▶ PASSAGE FOURNI

□ □ □

La dignité humaine au cœur du management 2/2

La première partie de cet article (à retrouver ICI) nous a conduits à interroger ce que signifie « devenir humain » — et à distinguer l’individu, la personne, et le barbare.
Ce second temps prolonge la réflexion, en descendant de la hauteur de la pensée vers le terrain concret de l’entreprise.
Car s’il est essentiel de fonder la dignité, il l’est tout autant de la faire vivre dans nos manières de manager, de décider, de nous rapporter aux autres.
Comment reconnaître la dignité dans l’autre, même lorsqu’elle n’est pas encore réalisée ?
Et comment accompagner chacun, à la hauteur de ce qu’il peut devenir ?
Pourquoi la distinction « individu / personne » est-elle fondatrice en entreprise ?

□ □ □

▶ DONNÉES FOURNIES

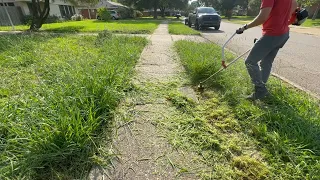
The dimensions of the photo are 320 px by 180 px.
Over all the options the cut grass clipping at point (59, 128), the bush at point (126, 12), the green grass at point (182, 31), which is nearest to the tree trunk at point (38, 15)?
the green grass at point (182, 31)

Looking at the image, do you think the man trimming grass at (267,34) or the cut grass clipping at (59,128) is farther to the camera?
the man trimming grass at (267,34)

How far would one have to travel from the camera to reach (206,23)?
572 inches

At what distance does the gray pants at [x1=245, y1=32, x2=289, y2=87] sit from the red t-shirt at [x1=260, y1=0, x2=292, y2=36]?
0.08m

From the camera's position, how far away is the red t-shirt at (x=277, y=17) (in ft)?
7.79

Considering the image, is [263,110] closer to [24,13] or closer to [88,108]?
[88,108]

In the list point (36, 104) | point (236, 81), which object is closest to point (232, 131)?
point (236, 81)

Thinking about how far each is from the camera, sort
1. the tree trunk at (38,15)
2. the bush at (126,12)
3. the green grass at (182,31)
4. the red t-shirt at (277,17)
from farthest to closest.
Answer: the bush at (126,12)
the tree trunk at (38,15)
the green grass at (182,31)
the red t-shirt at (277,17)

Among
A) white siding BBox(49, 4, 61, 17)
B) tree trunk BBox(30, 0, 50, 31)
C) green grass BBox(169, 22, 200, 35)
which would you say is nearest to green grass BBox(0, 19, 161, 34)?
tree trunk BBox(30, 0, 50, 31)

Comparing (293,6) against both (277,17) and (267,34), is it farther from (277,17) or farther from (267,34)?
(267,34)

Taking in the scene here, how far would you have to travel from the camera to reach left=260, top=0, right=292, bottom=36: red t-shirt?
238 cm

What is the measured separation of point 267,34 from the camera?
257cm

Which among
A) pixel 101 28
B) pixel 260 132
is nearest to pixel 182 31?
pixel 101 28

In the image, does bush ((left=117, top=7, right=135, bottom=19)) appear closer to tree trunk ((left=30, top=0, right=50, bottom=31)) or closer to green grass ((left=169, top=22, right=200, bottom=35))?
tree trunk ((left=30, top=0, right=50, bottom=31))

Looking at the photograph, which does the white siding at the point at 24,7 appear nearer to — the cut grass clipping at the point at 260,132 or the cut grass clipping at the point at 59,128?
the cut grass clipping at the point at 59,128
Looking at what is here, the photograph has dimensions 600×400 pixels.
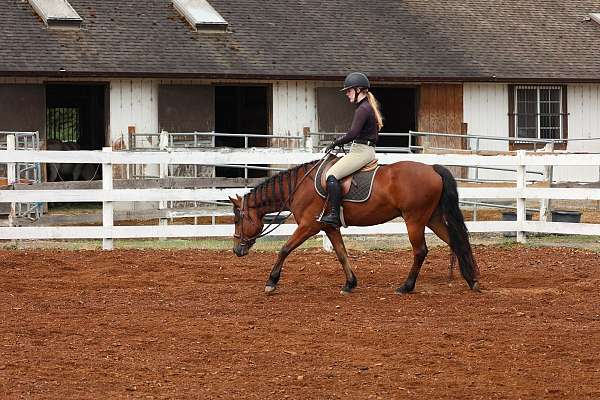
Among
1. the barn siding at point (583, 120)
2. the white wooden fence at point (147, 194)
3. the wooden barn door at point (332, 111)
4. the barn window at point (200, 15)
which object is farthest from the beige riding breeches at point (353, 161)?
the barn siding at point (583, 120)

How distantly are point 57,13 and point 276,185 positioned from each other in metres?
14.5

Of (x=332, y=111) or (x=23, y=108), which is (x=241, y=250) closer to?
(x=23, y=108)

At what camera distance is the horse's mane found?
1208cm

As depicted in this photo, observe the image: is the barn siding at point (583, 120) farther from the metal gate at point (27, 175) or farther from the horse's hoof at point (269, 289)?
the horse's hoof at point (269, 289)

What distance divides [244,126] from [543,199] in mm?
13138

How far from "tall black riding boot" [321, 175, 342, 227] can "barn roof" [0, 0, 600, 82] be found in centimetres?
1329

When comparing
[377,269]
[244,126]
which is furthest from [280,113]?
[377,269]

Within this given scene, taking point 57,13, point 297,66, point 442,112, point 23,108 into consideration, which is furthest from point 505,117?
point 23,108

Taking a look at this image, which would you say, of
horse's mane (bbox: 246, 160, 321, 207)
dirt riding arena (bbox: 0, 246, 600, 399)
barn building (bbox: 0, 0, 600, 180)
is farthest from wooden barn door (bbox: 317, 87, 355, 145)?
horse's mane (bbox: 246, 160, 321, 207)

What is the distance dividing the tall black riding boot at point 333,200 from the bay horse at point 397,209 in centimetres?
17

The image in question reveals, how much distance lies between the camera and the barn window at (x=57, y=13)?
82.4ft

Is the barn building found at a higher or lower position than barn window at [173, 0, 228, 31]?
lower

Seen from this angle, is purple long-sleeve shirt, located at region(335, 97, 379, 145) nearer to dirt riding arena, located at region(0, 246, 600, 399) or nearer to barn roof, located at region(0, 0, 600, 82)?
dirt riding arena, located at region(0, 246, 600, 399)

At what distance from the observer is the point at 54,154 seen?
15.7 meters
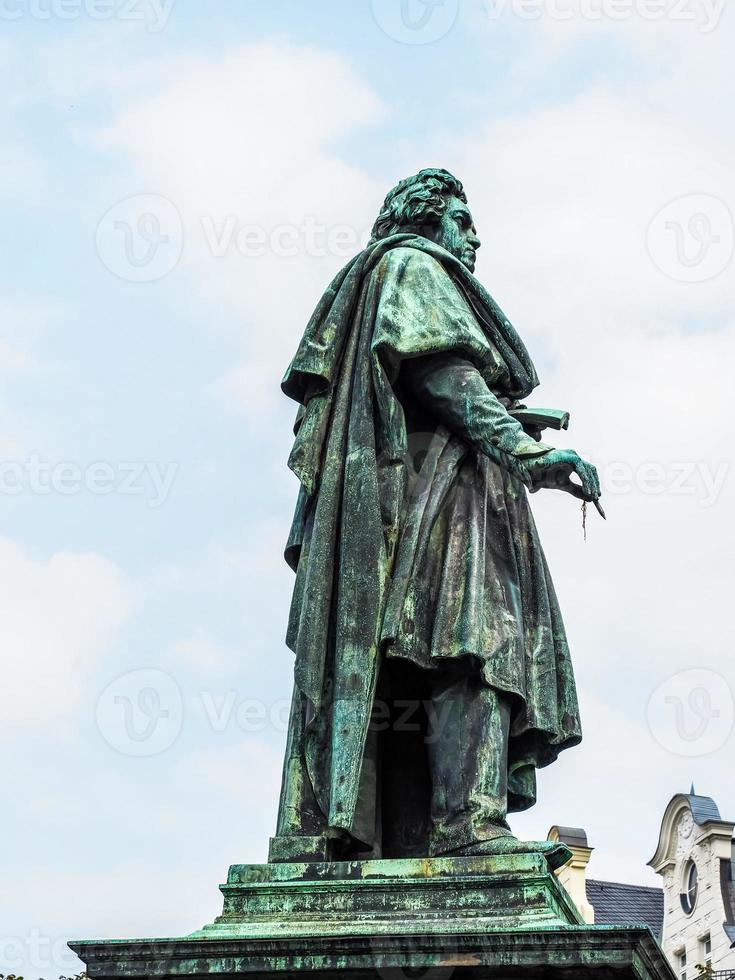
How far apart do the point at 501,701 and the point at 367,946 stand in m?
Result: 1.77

□ □ □

▶ À FAIRE
**A)** Modifiez le texte sur la dignité humaine dans le management entre « Car s’il est » et « peut devenir ? », bornes incluses, en remplaçant « accompagner » par « guider ».
**B)** Poursuivez le texte sur la dignité humaine dans le management à la suite de sa dernière phrase.

▶ LES RÉSULTATS
**A)**
Car s’il est essentiel de fonder la dignité, il l’est tout autant de la faire vivre dans nos manières de manager, de décider, de nous rapporter aux autres.
Comment reconnaître la dignité dans l’autre, même lorsqu’elle n’est pas encore réalisée ?
Et comment guider chacun, à la hauteur de ce qu’il peut devenir ?

**B)**
Reconnaître cette distinction permet de clarifier ce que l’on entend par « respect de la dignité humaine » :
• Tout individu, même s’il demeure dans des logiques de protection de soi, d’hostilité ou d’égoïsme, mérite un respect fondamental. Pourquoi ? Parce qu’il porte en lui — potentiellement — la capacité d’évoluer, de devenir une personne.
Nier cette dignité reviendrait à figer l’autre dans son état actuel, à l’enfermer dans son incomplétude.
• La dignité pleinement réalisée, en revanche, correspond à l’état de personne : une dignité vivante, consciente, assumée, exprimée.
Elle se manifeste dans les choix, les responsabilités prises, la qualité de la relation à autrui, la capacité à poser des actes libres et justes.
En management, cette distinction est déterminante : on ne travaille pas seulement avec des fonctions ou des individus, on travaille avec des personnes en devenir.
La dimension spirituelle : clef de l’humanité authentique
Mais qu’est-ce qui permet à un individu de devenir pleinement une personne ?
Ce n’est pas seulement l’acquisition de compétences ou l’adoption de comportements adaptés.
Ce passage suppose une élévation intérieure, une réalisation spirituelle au sens profond du terme.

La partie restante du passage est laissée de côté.